Document segment:
-- Opening Marker --

Tuesday, February 07, 2006

Attention, instructors: In the bumps, it's no longer all about the turn.

I was training a few mogul competitors in the bumps the other day, when a group of instructors skied through the course. At one point, these instructors stopped nearby and I was able to hear what the clinician was saying to his group. It didn't take me long to determine that the clinician was falling into the same old mogul instruction trap that has been catching up most instructors for years: he was talking about nothing but the turn, nothing but the left-and-right dimension of skiing.

If traditional instructors are ever going to develop decent mogul skiing and mogul instruction skills, they're going to have to make a major change in the way they think about skiing.

On groomed terrain, yes, the turn is nearly all important, nearly all that matters, nearly your only source of control. In the mogul field, however, the turn is only about half of what matters. I'd even argue that it's less than half of what matters. In the mogul field, absorption and extension -- the up-and-down leg movements that allow your skis to ride smoothly along the bumpy contours of the snow -- are just as important, and perhaps even more important, than the turn.

Because instructors pay a lot of attention to the ways in which alpine racers ski, and almost no attention to the ways in which mogul skiers ski, the mogul skier's absorption and extension movements, which don't exist to any appreciable degree on groomed terrain, are practically unknown to the instructing establishment. And this is why most instructors cannot ski the bumps well or teach you to ski the bumps well. Their skiing model, their conception of the sport, precludes the existence of the very skills, the very movements, that make mogul skiing possible.

-- Closing Marker --

Dataset excerpts:
-- Opening Marker --

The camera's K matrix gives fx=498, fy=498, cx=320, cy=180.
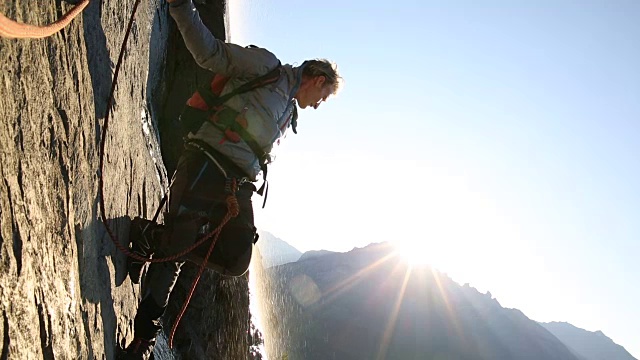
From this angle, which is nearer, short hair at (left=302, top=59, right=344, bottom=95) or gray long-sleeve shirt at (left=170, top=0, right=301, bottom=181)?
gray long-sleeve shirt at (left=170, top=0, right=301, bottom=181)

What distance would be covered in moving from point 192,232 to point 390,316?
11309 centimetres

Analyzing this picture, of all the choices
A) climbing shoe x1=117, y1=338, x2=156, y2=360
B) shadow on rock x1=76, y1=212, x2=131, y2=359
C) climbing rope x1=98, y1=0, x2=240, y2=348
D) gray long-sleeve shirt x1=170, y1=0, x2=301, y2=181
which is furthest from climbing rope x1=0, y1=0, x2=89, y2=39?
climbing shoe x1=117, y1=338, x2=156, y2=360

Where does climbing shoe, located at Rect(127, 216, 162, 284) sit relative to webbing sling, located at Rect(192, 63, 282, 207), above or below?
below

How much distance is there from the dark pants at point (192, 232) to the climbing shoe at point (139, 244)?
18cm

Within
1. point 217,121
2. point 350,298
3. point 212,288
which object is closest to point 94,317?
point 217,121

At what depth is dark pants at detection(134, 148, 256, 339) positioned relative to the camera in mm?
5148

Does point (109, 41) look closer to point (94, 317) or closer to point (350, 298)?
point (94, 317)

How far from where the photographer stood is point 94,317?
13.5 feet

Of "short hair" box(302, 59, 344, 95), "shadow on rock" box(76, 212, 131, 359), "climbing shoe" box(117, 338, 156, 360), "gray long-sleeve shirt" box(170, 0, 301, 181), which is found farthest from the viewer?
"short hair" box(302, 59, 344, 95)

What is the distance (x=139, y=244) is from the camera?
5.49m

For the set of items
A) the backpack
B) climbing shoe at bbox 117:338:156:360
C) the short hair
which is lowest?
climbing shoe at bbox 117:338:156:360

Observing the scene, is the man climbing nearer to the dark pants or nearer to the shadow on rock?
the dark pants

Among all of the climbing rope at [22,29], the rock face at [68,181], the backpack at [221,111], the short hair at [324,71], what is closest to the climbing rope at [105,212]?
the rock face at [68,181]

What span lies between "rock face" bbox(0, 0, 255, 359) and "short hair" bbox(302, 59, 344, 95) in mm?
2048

-- Closing Marker --
-- Opening Marker --

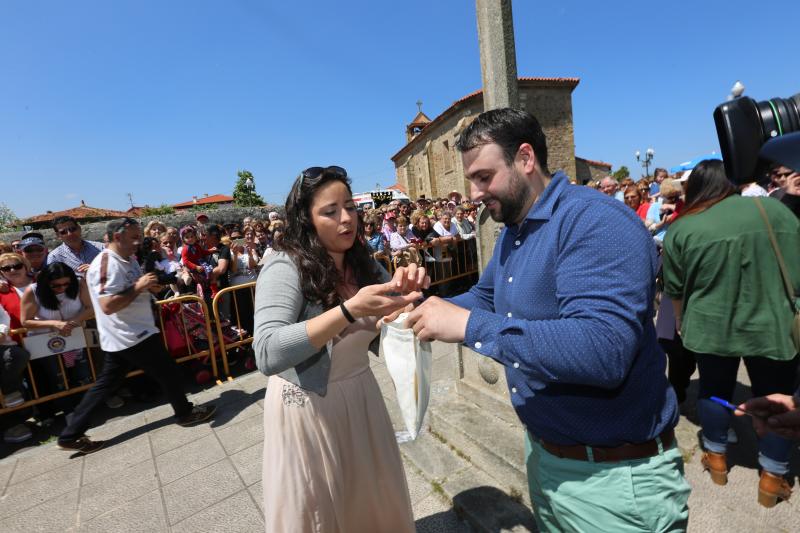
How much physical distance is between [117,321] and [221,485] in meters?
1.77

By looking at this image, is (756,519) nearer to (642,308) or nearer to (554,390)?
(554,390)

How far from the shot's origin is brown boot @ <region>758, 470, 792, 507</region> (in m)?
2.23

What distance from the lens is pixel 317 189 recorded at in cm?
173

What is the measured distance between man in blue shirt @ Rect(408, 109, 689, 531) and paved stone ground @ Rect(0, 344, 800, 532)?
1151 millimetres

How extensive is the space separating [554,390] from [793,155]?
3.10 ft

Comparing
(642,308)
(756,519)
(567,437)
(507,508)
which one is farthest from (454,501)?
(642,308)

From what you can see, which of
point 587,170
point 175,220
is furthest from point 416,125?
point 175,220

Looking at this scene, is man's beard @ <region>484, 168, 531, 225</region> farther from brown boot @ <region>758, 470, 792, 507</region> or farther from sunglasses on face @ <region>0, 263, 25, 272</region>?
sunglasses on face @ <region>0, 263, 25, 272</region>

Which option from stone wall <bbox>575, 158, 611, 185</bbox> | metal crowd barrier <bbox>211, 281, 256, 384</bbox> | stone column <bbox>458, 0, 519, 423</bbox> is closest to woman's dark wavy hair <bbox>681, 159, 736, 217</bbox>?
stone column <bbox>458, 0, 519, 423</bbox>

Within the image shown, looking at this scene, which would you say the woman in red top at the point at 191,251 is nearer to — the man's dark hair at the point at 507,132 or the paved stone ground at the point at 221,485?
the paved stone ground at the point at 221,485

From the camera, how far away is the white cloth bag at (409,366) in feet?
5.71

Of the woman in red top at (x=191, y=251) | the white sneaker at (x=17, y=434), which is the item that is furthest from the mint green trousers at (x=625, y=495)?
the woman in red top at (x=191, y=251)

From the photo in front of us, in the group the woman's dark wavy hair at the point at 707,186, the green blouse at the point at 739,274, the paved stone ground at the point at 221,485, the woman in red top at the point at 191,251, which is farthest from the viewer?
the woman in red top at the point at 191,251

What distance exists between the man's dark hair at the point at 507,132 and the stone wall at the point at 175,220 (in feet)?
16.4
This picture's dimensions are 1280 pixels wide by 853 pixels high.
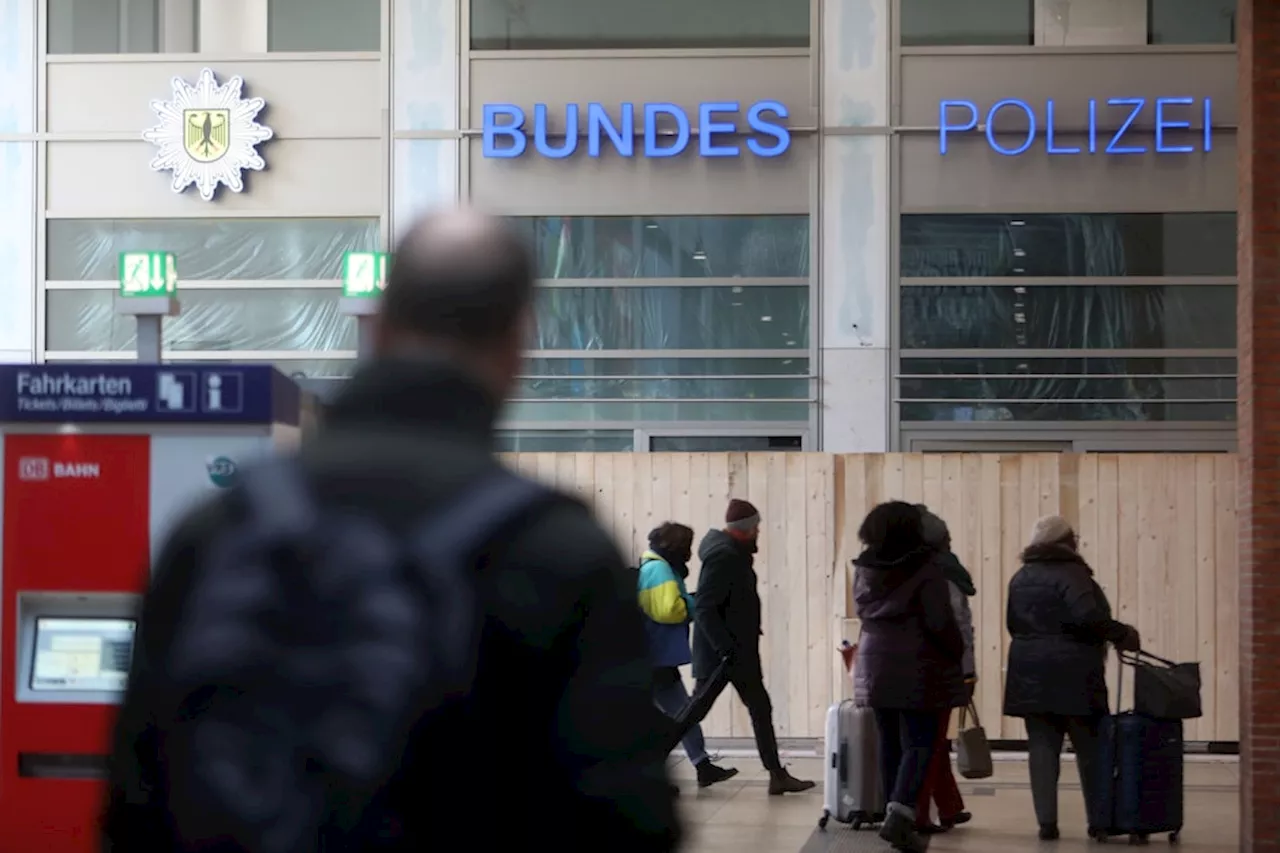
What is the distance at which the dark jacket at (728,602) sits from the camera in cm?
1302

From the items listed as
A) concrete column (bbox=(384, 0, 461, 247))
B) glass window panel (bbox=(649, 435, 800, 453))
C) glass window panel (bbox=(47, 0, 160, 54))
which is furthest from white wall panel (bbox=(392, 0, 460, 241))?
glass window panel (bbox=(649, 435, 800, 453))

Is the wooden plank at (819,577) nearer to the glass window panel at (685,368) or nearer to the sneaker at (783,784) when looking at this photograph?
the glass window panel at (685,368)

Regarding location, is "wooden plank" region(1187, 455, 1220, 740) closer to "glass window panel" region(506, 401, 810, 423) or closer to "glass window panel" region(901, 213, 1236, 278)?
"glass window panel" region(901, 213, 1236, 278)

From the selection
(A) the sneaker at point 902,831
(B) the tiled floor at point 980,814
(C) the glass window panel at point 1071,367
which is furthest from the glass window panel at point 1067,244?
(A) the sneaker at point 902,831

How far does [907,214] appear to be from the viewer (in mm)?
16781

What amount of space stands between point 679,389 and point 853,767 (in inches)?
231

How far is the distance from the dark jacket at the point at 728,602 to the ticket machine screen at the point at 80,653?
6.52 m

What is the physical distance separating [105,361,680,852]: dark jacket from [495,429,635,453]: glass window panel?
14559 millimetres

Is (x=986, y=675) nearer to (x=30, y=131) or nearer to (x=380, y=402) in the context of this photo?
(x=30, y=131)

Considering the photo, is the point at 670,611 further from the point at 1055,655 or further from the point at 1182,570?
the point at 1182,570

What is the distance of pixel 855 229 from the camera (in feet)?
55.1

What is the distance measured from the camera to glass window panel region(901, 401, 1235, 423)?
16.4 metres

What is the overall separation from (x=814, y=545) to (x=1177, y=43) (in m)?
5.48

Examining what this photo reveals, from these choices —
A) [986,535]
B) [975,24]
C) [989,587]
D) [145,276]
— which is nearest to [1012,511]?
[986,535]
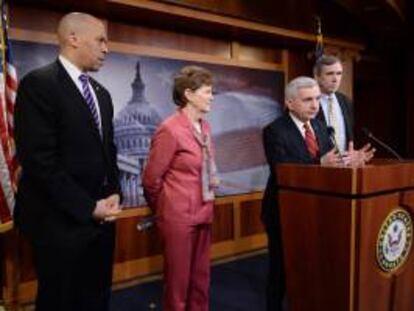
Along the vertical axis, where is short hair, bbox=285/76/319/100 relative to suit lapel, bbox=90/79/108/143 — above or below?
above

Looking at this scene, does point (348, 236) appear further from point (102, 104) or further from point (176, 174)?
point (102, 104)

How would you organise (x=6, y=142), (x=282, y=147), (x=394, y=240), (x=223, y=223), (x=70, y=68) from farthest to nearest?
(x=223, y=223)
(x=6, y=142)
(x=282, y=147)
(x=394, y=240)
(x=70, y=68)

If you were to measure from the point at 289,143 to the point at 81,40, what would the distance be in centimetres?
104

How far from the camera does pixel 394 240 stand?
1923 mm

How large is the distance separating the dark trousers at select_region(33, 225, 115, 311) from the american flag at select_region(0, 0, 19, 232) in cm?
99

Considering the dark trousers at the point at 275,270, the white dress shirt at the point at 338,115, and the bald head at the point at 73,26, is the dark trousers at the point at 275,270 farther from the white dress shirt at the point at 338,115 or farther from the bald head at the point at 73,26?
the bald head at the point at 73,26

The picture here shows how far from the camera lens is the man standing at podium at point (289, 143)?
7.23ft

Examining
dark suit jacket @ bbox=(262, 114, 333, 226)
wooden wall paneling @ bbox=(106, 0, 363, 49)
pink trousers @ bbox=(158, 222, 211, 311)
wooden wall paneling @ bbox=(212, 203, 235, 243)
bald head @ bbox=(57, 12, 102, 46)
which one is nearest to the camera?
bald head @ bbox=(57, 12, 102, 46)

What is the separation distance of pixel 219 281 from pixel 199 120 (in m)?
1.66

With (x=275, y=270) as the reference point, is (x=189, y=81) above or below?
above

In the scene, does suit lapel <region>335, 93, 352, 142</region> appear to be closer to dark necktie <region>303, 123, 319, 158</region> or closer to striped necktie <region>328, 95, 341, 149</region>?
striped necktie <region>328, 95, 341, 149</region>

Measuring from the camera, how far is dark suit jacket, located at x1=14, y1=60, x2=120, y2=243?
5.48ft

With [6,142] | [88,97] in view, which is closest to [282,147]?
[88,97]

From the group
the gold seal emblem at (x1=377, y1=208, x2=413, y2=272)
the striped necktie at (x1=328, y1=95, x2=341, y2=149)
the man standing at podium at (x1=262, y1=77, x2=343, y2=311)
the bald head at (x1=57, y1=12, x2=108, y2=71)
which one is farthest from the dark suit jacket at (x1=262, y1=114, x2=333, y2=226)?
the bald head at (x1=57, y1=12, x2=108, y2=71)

-- Closing Marker --

Problem description: Rewrite the passage from the text on mogul instruction, starting with "Tuesday, February 07, 2006" and going on through "dimension of skiing.", changing "clinician" to "coach".

Answer for this exercise:
Tuesday, February 07, 2006

Attention, instructors: In the bumps, it's no longer all about the turn.

I was training a few mogul competitors in the bumps the other day, when a group of instructors skied through the course. At one point, these instructors stopped nearby and I was able to hear what the coach was saying to his group. It didn't take me long to determine that the coach was falling into the same old mogul instruction trap that has been catching up most instructors for years: he was talking about nothing but the turn, nothing but the left-and-right dimension of skiing.